Já a reanimação avançada (SAV/ACLS), com uso de medicamentos e procedimentos invasivos, é restrita a profissionais de saúde habilitados — médicos e enfermeiros, conforme suas competências legais. Socorristas e técnicos de enfermagem atuam dentro de protocolos definidos pela equipe médica e pela Portaria 2048 do Ministério da Saúde, que regulamenta o APH no país. Por isso, quem deseja atuar profissionalmente como socorrista no SAMU ou no resgate precisa de formação prática presencial robusta — cursos 100% online de APH não são aceitos pelo SAMU, justamente pela exigência de treino real e simulações realísticas previstas em norma.
É exatamente esse nível de preparo que a 22Brasil entrega no curso de APH em São Paulo, com 70% de carga prática, e no curso de BLS com certificação internacional HSI, que aprofunda a reanimação de alta performance. Para entender melhor o peso do treino mão na massa, vale conferir também quanta prática um bom curso de APH deve ter e como agir diante de uma PCR no dia a dia.
FAQ: Qual é a diferença entre RCP e desfibrilação?
A RCP é o conjunto de compressões torácicas e ventilações que mantém artificialmente a circulação e a oxigenação enquanto o coração não bate de forma eficaz. A desfibrilação é a aplicação de um choque elétrico controlado que interrompe ritmos cardíacos caóticos (FV/TVSP) e permite que o nó sinusal retome o controle do coração. As duas são complementares: a reanimação “ganha tempo” e mantém o miocárdio viável até que o DEA possa, de fato, “reiniciar” o coração. Sem compressões, a desfibrilação tem pouca chance de sucesso; sem o choque, ritmos chocáveis raramente se revertem apenas com compressões.
FAQ: Quantas compressões por minuto devem ser feitas na RCP em adultos?
A frequência preconizada pelas diretrizes da AHA é de 100 a 120 compressões por minuto, com profundidade de 5 a 6 cm e retorno completo do tórax entre cada compressão. Cadências abaixo de 100 ou acima de 120 reduzem o débito cardíaco gerado pela manobra. O uso de metrônomo ou dispositivos de feedback ajuda a manter o ritmo ideal — uma das marcas da reanimação de alta performance.

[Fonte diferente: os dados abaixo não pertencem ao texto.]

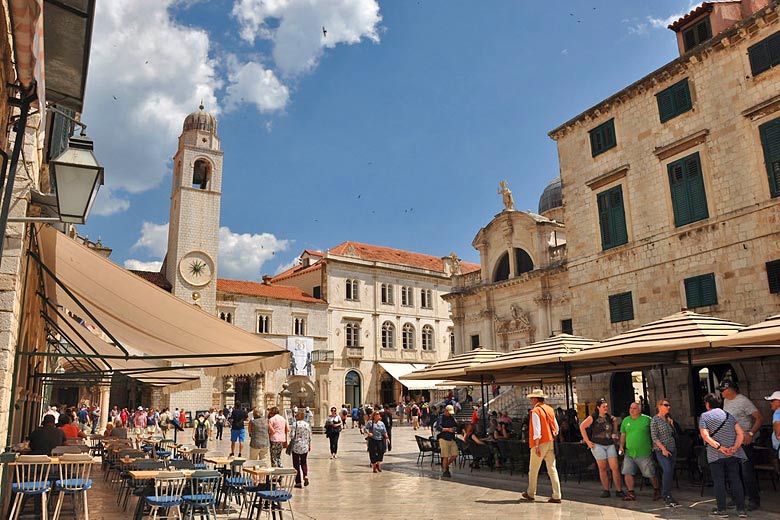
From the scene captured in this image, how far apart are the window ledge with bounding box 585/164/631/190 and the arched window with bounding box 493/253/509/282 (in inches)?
564

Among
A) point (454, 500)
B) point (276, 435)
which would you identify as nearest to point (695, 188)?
point (454, 500)

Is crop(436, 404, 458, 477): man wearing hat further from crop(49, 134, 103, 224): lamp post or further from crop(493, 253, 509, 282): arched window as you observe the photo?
crop(493, 253, 509, 282): arched window

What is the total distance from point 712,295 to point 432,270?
115ft

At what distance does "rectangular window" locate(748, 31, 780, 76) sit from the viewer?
12.2 m

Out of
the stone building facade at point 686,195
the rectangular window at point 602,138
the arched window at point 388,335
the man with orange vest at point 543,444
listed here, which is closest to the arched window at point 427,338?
the arched window at point 388,335

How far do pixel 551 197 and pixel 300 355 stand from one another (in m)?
20.3

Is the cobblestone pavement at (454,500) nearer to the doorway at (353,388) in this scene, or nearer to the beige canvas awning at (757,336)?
the beige canvas awning at (757,336)

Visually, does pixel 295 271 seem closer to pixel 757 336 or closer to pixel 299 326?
pixel 299 326

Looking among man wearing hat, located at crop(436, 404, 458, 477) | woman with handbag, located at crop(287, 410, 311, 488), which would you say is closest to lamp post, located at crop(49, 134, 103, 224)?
woman with handbag, located at crop(287, 410, 311, 488)

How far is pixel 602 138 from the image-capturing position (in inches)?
646

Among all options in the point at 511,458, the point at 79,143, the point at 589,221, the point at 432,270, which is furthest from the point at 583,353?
the point at 432,270

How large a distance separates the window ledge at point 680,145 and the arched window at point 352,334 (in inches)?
1190

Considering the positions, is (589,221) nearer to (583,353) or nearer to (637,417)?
(583,353)

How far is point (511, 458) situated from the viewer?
12.1m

FAQ: A RCP pode ser feita sem treinamento formal?
Sim, e deve ser feita. Para leigos sem treinamento, a recomendação é a RCP somente com compressões (Hands-Only CPR): comprimir o centro do tórax forte e rápido, sem ventilar. Atendentes do SAMU 192 estão capacitados para orientar pelo telefone enquanto o socorro chega. Ainda assim, qualquer minuto investido em um curso de primeiros socorros multiplica enormemente a eficácia do atendimento e a segurança de quem socorre.
FAQ: Quando se deve interromper a RCP?
A reanimação deve ser mantida até que a vítima apresente sinais claros de recuperação (movimentos, respiração espontânea, abertura ocular); o socorro avançado assuma o atendimento; o socorrista esteja fisicamente esgotado ou em risco; ou haja indicação médica formal de interrupção.